__SUPPLIED PASSAGE__:
------------------------------------------------------------

MAP: A Perilous Journey Across Mexico

Hundreds of thousands of people each year try to cross illegally over the southeastern border of the United States. Most of them are from Mexico and Central America, although an increasing number of Asians are also traveling overland across Mexico to try to sneak in.

For migrants from Central America and southern Mexico, the quickest route to the U.S. is along the Gulf Coast to southern Texas. During the drug war, however, this has become one of the most dangerous parts of Mexico.

Map of Mexico

Since 2009, the Zetas drug cartel has been fighting its former boss, the Gulf cartel, for control of northeastern Mexico. Last year, members of the Zetas, according to prosecutors, slaughtered 72 migrants on a ranch in the town of San Fernando.

This year, the Zetas were setting up roadblocks on the main highway to Matamoros and kidnapping migrants off long-haul buses. Migrants describe being beaten and forced to pay hundreds, even thousands, of dollars to be released.

------------------------------------------------------------

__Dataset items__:
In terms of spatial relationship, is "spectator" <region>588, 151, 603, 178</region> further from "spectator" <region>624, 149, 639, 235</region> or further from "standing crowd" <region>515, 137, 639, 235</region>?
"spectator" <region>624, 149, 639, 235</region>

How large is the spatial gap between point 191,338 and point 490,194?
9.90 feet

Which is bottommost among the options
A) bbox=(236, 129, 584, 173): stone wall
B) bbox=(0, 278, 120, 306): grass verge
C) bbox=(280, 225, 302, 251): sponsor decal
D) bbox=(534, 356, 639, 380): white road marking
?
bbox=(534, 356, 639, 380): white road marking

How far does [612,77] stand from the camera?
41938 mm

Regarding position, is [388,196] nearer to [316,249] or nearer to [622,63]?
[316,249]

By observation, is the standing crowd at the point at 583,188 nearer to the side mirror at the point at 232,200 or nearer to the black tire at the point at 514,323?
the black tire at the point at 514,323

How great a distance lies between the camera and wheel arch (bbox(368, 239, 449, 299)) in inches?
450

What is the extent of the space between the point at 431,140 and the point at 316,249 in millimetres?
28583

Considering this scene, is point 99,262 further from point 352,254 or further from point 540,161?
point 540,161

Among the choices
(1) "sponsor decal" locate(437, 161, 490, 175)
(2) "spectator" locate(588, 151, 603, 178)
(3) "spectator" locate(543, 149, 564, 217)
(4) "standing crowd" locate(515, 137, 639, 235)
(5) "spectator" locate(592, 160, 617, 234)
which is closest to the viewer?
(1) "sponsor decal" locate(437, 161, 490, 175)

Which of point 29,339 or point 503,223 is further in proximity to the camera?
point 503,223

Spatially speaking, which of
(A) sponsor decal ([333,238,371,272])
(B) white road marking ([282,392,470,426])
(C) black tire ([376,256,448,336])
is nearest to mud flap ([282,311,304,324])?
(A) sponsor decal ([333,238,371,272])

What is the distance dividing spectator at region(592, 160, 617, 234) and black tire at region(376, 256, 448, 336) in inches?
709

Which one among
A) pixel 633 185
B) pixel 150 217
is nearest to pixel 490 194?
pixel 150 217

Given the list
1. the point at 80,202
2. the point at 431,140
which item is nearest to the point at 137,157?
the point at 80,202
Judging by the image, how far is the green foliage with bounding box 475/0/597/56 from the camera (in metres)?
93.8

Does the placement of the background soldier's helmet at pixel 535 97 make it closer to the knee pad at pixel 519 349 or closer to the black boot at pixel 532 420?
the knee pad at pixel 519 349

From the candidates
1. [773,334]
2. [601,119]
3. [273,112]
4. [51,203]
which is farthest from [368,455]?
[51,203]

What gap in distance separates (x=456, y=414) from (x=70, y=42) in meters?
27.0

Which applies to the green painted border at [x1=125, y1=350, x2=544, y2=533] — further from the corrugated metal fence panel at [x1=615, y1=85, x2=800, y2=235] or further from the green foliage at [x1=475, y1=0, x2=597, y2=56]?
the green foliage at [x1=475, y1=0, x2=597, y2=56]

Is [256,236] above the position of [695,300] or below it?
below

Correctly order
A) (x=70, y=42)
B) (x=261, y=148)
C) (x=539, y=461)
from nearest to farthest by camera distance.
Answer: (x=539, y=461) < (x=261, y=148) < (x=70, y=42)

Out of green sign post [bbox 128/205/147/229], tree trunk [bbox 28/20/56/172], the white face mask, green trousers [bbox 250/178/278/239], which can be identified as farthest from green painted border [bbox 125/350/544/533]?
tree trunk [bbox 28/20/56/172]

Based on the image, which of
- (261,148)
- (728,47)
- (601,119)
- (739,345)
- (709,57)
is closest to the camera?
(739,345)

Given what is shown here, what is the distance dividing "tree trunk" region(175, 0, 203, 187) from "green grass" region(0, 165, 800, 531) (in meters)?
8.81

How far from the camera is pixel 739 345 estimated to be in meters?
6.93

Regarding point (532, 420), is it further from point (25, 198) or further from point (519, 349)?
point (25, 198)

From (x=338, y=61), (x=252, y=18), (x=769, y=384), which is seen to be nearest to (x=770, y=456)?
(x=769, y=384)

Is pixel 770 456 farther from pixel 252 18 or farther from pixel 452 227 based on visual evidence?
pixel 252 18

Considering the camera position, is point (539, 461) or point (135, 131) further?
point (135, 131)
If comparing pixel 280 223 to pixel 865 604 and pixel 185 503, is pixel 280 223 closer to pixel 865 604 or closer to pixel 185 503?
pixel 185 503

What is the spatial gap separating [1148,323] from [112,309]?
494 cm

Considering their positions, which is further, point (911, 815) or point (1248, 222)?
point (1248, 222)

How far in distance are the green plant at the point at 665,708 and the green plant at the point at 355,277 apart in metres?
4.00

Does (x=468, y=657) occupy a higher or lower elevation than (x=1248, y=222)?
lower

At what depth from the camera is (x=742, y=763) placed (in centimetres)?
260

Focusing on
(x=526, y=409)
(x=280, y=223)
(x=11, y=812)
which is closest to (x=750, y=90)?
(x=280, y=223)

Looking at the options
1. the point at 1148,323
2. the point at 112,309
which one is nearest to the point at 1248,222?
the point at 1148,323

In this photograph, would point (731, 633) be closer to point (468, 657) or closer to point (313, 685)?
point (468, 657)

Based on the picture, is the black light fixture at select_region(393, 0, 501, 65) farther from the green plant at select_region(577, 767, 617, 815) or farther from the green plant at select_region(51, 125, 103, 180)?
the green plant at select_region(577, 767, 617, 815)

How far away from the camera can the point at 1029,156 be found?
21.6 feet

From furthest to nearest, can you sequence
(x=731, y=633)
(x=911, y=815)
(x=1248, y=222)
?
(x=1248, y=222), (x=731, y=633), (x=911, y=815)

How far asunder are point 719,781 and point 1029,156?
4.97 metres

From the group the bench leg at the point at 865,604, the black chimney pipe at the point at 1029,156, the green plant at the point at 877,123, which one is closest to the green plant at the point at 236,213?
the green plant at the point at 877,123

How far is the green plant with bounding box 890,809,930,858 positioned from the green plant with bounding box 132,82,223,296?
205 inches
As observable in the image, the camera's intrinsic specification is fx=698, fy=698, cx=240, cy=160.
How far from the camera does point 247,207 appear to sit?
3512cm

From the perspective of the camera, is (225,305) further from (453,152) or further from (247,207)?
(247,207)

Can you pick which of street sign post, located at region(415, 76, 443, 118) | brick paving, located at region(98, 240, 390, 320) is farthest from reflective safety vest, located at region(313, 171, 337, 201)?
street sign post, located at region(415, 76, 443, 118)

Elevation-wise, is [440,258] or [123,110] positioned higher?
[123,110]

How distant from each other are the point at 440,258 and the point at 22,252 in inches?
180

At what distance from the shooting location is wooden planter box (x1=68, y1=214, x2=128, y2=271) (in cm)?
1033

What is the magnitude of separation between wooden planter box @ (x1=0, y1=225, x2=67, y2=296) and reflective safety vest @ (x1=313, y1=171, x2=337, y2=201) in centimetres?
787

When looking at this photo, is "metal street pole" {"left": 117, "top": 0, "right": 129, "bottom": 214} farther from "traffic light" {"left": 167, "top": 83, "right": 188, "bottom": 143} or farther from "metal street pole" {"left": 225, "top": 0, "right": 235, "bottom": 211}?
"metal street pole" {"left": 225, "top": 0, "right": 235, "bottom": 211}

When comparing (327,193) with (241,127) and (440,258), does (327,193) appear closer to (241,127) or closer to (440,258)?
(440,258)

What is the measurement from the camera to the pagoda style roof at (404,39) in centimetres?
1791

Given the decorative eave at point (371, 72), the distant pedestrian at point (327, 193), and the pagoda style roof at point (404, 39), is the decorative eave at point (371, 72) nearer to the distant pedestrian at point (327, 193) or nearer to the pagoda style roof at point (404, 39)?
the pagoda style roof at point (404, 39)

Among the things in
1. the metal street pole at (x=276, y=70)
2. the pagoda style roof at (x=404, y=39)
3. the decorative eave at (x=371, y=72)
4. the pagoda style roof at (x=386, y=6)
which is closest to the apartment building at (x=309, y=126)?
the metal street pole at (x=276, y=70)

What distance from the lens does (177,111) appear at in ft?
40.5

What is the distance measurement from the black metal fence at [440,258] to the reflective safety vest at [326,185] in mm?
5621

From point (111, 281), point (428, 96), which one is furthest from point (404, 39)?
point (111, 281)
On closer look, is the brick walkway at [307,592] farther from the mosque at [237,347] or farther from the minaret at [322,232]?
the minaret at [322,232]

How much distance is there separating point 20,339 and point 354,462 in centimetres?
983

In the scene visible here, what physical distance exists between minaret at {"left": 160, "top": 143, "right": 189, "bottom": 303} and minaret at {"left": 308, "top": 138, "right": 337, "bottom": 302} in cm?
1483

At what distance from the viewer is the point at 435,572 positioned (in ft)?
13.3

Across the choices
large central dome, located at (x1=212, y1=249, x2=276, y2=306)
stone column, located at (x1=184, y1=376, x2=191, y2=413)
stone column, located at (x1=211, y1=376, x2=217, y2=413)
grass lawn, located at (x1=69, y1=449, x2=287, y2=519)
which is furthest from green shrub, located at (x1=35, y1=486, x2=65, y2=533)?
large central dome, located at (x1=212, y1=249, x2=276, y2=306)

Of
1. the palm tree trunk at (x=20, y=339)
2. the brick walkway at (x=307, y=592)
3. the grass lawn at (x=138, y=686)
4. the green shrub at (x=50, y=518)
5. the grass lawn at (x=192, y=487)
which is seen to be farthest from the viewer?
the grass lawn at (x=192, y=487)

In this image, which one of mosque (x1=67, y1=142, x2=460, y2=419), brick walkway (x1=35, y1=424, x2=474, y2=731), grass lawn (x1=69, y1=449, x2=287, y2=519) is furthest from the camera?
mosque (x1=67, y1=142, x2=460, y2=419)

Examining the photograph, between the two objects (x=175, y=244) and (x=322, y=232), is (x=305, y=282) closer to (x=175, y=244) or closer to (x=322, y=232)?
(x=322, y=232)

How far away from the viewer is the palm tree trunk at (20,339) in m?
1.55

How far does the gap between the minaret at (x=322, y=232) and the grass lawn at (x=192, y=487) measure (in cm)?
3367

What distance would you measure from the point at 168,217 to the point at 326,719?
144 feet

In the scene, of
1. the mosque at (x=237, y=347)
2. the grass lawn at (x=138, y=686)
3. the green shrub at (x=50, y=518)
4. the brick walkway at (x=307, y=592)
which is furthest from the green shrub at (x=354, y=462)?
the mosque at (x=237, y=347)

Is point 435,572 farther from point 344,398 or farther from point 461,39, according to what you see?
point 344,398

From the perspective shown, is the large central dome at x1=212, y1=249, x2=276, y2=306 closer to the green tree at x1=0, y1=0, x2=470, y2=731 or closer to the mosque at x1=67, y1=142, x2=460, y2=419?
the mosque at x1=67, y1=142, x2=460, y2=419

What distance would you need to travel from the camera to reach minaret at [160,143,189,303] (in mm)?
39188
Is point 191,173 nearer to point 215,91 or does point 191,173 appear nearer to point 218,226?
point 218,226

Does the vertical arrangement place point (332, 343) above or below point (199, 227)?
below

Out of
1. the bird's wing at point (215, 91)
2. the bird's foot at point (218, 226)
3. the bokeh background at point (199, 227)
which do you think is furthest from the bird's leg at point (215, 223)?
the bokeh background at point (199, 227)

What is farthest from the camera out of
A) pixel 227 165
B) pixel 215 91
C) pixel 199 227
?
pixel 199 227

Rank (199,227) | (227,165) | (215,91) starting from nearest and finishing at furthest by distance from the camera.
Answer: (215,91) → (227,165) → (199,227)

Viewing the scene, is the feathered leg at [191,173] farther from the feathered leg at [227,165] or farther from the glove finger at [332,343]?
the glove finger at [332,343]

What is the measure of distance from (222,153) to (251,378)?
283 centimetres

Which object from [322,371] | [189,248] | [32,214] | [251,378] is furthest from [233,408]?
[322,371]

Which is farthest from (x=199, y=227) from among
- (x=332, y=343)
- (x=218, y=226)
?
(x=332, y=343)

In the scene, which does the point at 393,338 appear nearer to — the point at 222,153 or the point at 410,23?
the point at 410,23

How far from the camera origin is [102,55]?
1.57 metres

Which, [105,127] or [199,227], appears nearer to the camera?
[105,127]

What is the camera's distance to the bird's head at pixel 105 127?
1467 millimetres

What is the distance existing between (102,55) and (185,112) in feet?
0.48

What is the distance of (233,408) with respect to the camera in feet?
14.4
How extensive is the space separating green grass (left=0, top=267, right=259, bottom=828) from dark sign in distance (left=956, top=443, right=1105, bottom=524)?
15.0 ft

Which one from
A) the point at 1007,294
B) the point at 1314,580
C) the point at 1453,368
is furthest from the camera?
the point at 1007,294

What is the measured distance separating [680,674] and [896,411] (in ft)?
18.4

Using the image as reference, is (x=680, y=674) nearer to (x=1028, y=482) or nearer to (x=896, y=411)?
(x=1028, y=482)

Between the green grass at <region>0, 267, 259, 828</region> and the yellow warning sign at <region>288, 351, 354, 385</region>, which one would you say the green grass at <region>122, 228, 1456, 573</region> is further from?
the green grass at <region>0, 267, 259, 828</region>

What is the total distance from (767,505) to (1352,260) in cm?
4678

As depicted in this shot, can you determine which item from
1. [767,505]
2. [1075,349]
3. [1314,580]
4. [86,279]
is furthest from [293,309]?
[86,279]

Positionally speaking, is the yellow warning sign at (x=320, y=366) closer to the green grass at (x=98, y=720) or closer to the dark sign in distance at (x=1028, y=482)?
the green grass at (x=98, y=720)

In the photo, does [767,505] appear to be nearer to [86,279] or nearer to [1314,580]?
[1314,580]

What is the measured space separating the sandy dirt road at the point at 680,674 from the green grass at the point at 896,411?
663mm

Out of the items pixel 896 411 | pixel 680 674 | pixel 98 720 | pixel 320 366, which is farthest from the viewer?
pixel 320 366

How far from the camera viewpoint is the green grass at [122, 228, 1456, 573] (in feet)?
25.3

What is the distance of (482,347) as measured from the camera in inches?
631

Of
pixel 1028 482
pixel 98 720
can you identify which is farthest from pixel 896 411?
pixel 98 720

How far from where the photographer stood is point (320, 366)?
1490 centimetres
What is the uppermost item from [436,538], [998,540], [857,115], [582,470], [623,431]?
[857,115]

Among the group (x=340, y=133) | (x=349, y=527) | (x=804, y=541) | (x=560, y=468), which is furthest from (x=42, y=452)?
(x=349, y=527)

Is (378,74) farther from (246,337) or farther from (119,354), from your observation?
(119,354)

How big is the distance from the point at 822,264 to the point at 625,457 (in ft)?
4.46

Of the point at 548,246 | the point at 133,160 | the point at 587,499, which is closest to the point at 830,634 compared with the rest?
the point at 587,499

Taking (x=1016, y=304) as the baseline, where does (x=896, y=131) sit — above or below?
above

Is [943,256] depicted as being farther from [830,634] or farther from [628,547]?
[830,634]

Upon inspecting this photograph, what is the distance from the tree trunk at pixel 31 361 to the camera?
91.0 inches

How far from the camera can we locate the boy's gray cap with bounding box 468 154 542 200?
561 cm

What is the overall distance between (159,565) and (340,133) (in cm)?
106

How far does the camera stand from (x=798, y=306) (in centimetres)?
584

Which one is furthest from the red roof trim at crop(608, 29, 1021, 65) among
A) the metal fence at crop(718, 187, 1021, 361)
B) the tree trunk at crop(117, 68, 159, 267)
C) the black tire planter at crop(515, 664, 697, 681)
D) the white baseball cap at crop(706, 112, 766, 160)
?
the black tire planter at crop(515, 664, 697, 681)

------------------------------------------------------------

__LIST OF TASKS__:
a) List every action that the Mexico migration article attributes to the Zetas drug cartel by name.
b) According to the Mexico migration article, what is the quickest route to the U.S. for migrants from Central America and southern Mexico?
The records play no part in what comes next.

__SOLUTIONS BELOW__:
a)
- Fighting its former boss, the Gulf cartel, for control of northeastern Mexico since 2009
- Slaughtering 72 migrants on a ranch in the town of San Fernando, according to prosecutors
- Setting up roadblocks on the main highway to Matamoros
- Kidnapping migrants off long-haul buses

b) Along the Gulf Coast to southern Texas.